Yeah, I think those quirky megarange freewheels are from the mid-late 90s. I think they might still make em.


----------



## pinguwin (Aug 20, 2004)

Fillet-brazed said:


> those quirky megarange freewheels


What's quirky about them. I might need to pick one up for a pair of Bullseye hubs.

Pinguwin


----------



## Fillet-brazed (Jan 13, 2004)

pinguwin said:


> What's quirky about them. I might need to pick one up for a pair of Bullseye hubs.
> 
> Pinguwin


Its a little quirky when you shift from the 24t (or whatever it is) to the 34t or vice versa. Its a large change in cadence.


----------



## hollister (Sep 16, 2005)

pinguwin said:


> What's quirky about them.
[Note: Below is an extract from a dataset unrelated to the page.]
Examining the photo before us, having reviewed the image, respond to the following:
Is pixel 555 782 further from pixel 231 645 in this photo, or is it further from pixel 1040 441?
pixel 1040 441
I might need to pick one up for a pair of Bullseye hubs.
> 
> Pinguwin


im guessing the GIANT big gear and the funny red pulley deraileure (sp?) needed.


----------



## thecrazyfinn (Apr 7, 2007)

Fillet-brazed said:


> Yeah, I think those quirky megarange freewheels are from the mid-late 90s. I think they might still make em.


Actually, the Megaranges are a post 2001 product, They added an 11-28 in '05 IIRC, as well as the weird 11-34.


----------



## thecrazyfinn (Apr 7, 2007)

hollister said:


> im guessing the GIANT big gear and the funny red pulley deraileure (sp?) needed.


Should work with any modern MTB derailleur. They also offer an 11-28 version.


----------



## Fillet-brazed (Jan 13, 2004)

thecrazyfinn said:


> Actually, the Megaranges are a post 2001 product, They added an 11-28 in '05 IIRC, as well as the weird 11-34.


yeah, could be, but I coulda' sworn I had a Hannebrink Extreme Terrain bike in about 2000 that had an old looking megarange on it...


----------



## thecrazyfinn (Apr 7, 2007)

Fillet-brazed said:


> yeah, could be, but I coulda' sworn I had a Hannebrink Extreme Terrain bike in about 2000 that had an old looking megarange on it...


I think they did have a 13-34 back then. The 11-xx freewheels are new designs.


----------